**DOCUMENT EXTRACT:**
┄┄┄┄┄┄┄┄┄┄┄┄┄┄┄┄┄┄┄┄
The Zebra Puzzle brute force solution in golang
[ golang brute-force zebra-puzzle ]In CS theory book I found the link on interesting Boolean Algebra task. The Zebra Puzzle It’s a sort of Boolean Algebra exercise.
I wrote simple golang program to solve the puzzle.
It’s a kind of pure brute force iterator of all possible combinations. Generator pattern is used to provide the combinations and implemented by goroutine and channel. It looks like standard approach in golang. It’s optimized to cut false combinations as soon as possible. There is also a DSL to describe a set of rules.
// Brute-force solution of the Zebra Puzzle
// https://code.energy/solving-zebra-puzzle/
//
// Result:
// Norwegian from 1 house drinks water.
// Japanese from 5 house owns zebra.
package main
import (
"fmt"
)
func contains(values []int, value int) bool {
for _, n := range values {
if n == value {
return true
}
}
return false
}
func addIndexRecursive(indexes []int, ch chan []int, n int) {
if len(indexes) == 5 {
ch <- indexes
return
}
for i := 0; i < n ; i++ {
if contains(indexes, i) {
continue
}
indexes = append(indexes, i)
addIndexRecursive(indexes, ch, n)
indexes = indexes[:len(indexes)-1]
}
}
func allCombinations(n int) chan []int {
ch := make(chan []int)
go func(ch chan []int) {
indexes := []int {}
addIndexRecursive(indexes, ch, n)
close(ch)
}(ch)
return ch
}
func match(indexes1 []int, value1 int, indexes2[]int, value2 int) bool {
if (indexes1[0] != value1 || indexes2[0] != value2) &&
(indexes1[1] != value1 || indexes2[1] != value2) &&
(indexes1[2] != value1 || indexes2[2] != value2) &&
(indexes1[3] != value1 || indexes2[3] != value2) &&
(indexes1[4] != value1 || indexes2[4] != value2) {
return false
}
return true
}
func rightOf(indexes1 []int, value1 int, indexes2[]int, value2 int) bool {
if (indexes1[1] != value1 || indexes2[0] != value2) &&
(indexes1[2] != value1 || indexes2[1] != value2) &&
(indexes1[3] != value1 || indexes2[2] != value2) &&
(indexes1[4] != value1 || indexes2[3] != value2) {
return false
}
return true
}
func nextTo(indexes1 []int, value1 int, indexes2[]int, value2 int) bool {
if (indexes1[0] != value1 || indexes2[1] != value2) &&
(indexes1[1] != value1 || indexes2[0] != value2 && indexes2[2] != value2) &&
(indexes1[2] != value1 || indexes2[1] != value2 && indexes2[3] != value2) &&
(indexes1[3] != value1 || indexes2[2] != value2 && indexes2[4] != value2) &&
(indexes1[4] != value1 || indexes2[3] != value2) {
return false
}
return true
}
const (
englishman = iota
ukrainian
norwegian
japanese
spaniard
)
┄┄┄┄┄┄┄┄┄┄┄┄┄┄┄┄┄┄┄┄
**EXTRACTED ENTRIES:**
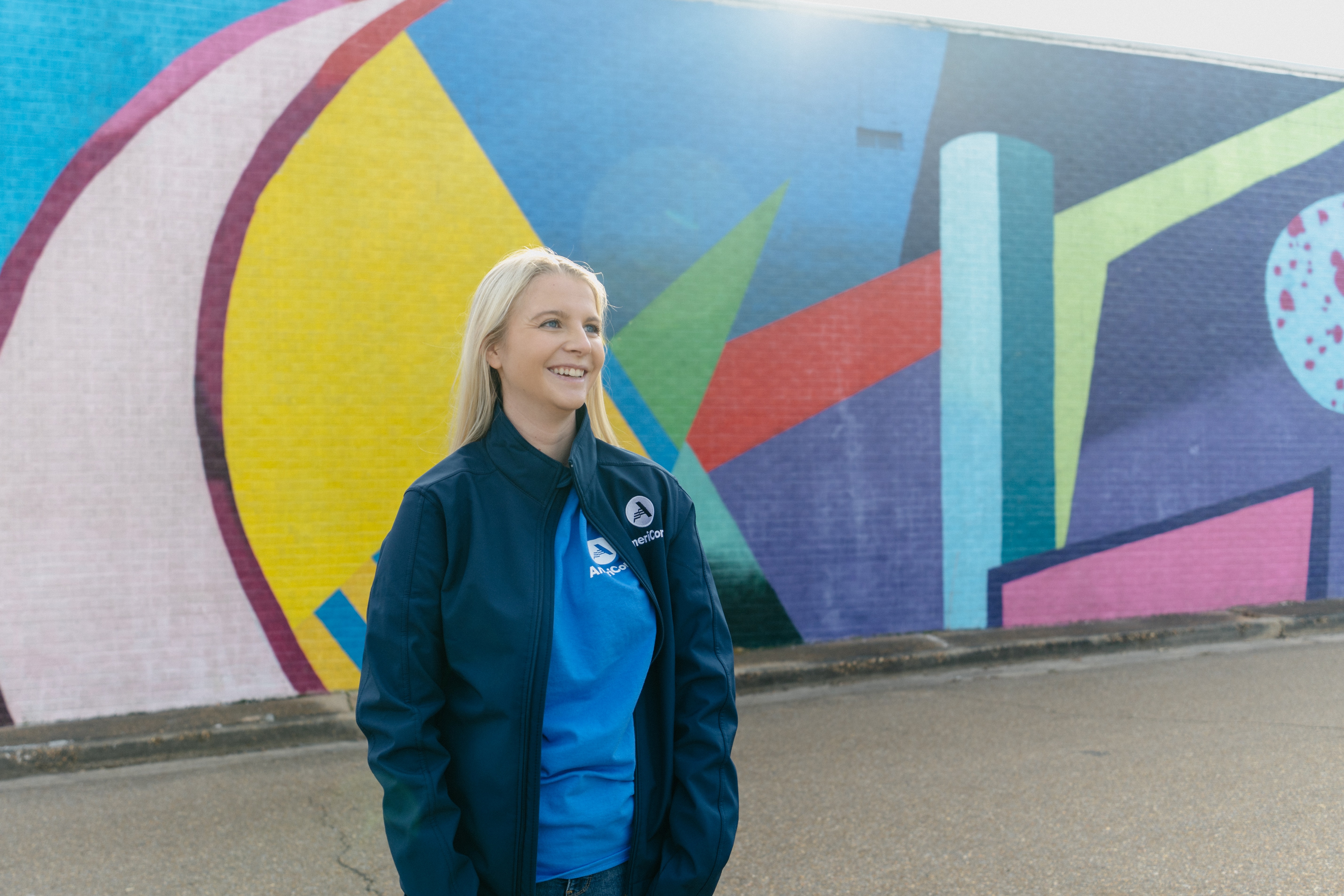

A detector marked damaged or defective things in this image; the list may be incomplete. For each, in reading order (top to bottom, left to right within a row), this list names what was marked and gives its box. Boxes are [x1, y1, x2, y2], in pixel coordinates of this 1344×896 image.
┄┄┄┄┄┄┄┄┄┄┄┄┄┄┄┄┄┄┄┄
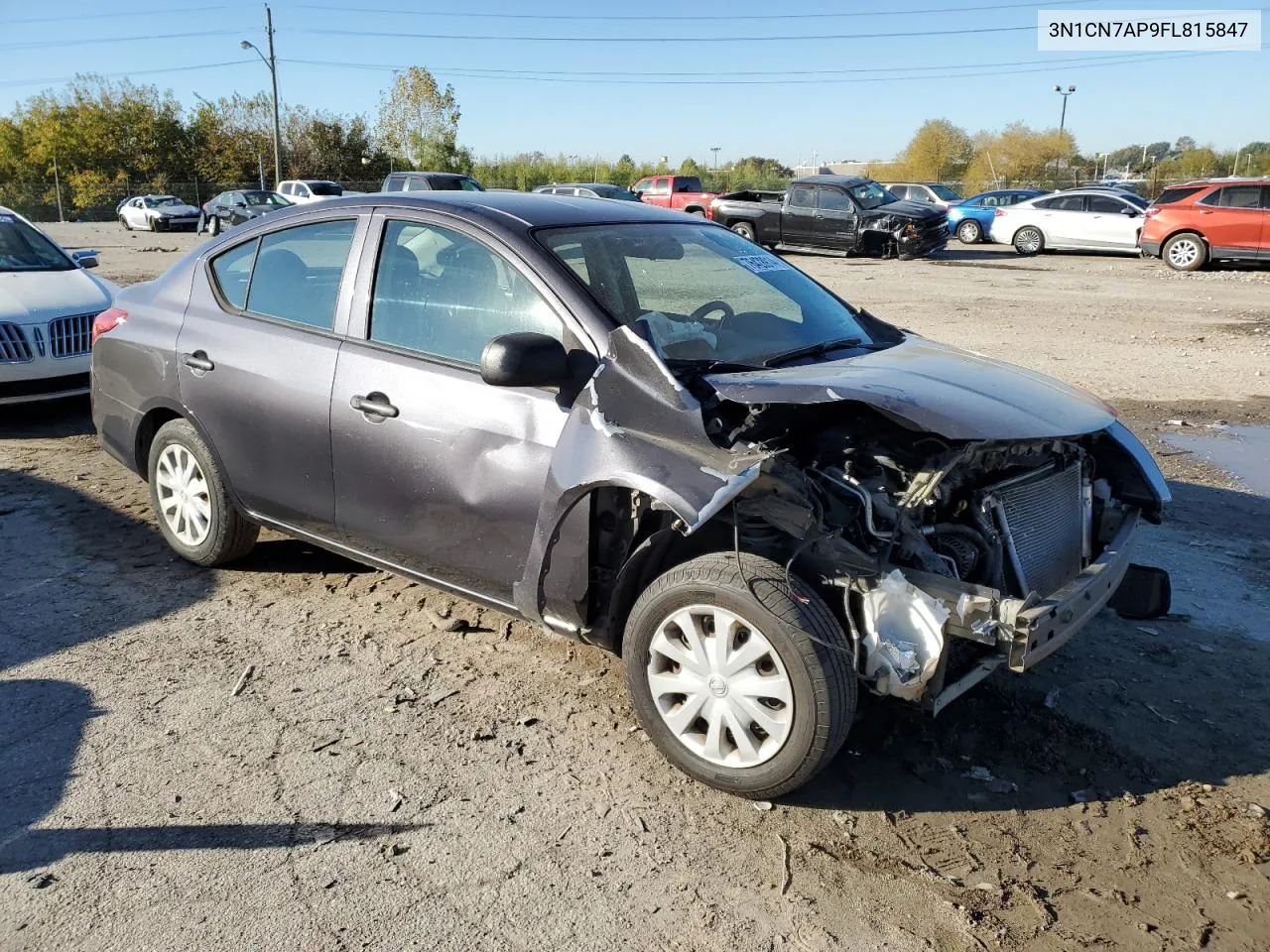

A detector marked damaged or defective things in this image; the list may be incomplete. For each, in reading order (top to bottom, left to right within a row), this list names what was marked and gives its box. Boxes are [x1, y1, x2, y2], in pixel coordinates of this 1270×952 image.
┄┄┄┄┄┄┄┄┄┄┄┄┄┄┄┄┄┄┄┄
**ASSIGNMENT:** Extend the Go Zebra Puzzle solution from the end of its nationality constant block, the one that closes after spaniard.

**YOUR RESPONSE:**
const (
red = iota
green
ivory
blue
yellow
)
const (
milk = iota
orange
water
tea
coffee
)
const (
oldGold = iota
kools
chesterfields
luckyStrike
parliaments
)
const (
dog = iota
snails
horse
zebra
fox
)
func main() {
nationsTitles := [5]string {"Englishman", "Ukrainian", "Norwegian", "Japanese", "Spaniard"}
for iNations := range allCombinations(5) {
if !(iNations[0] == norwegian) {
continue
}
for iSmokes := range allCombinations(5) {
if !match(iNations, japanese, iSmokes, parliaments) {
continue
}
for iColors := range allCombinations(5) {
if !match(iNations, englishman, iColors, red) ||
!match(iSmokes, kools, iColors, yellow) ||
!rightOf(iColors, green, iColors, ivory) ||
!nextTo(iNations, norwegian, iColors, blue) {
continue
}
for iDrinks := range allCombinations(5) {
if !(iDrinks[2] == 0) ||
!match(iDrinks, coffee, iColors, green) ||
!match(iNations, ukrainian, iDrinks, tea) ||
!match(iSmokes, luckyStrike, iDrinks, orange) {
continue
}
for iPets := range allCombinations(5) {
if !match(iNations, spaniard, iPets, dog) ||
!match(iSmokes, oldGold, iPets, snails) ||
!nextTo(iSmokes, chesterfields, iPets, fox) ||
!nextTo(iSmokes, kools, iPets, horse) {
continue
}
for i, iDrink := range iDrinks {
if iDrink == water {
fmt.Println(nationsTitles[iNations[i]], "from", i + 1, "house drinks water.")
}
}
for i, iPet := range iPets {
if iPet == zebra {
fmt.Println(nationsTitles[iNations[i]], "from", i + 1, "house owns zebra.")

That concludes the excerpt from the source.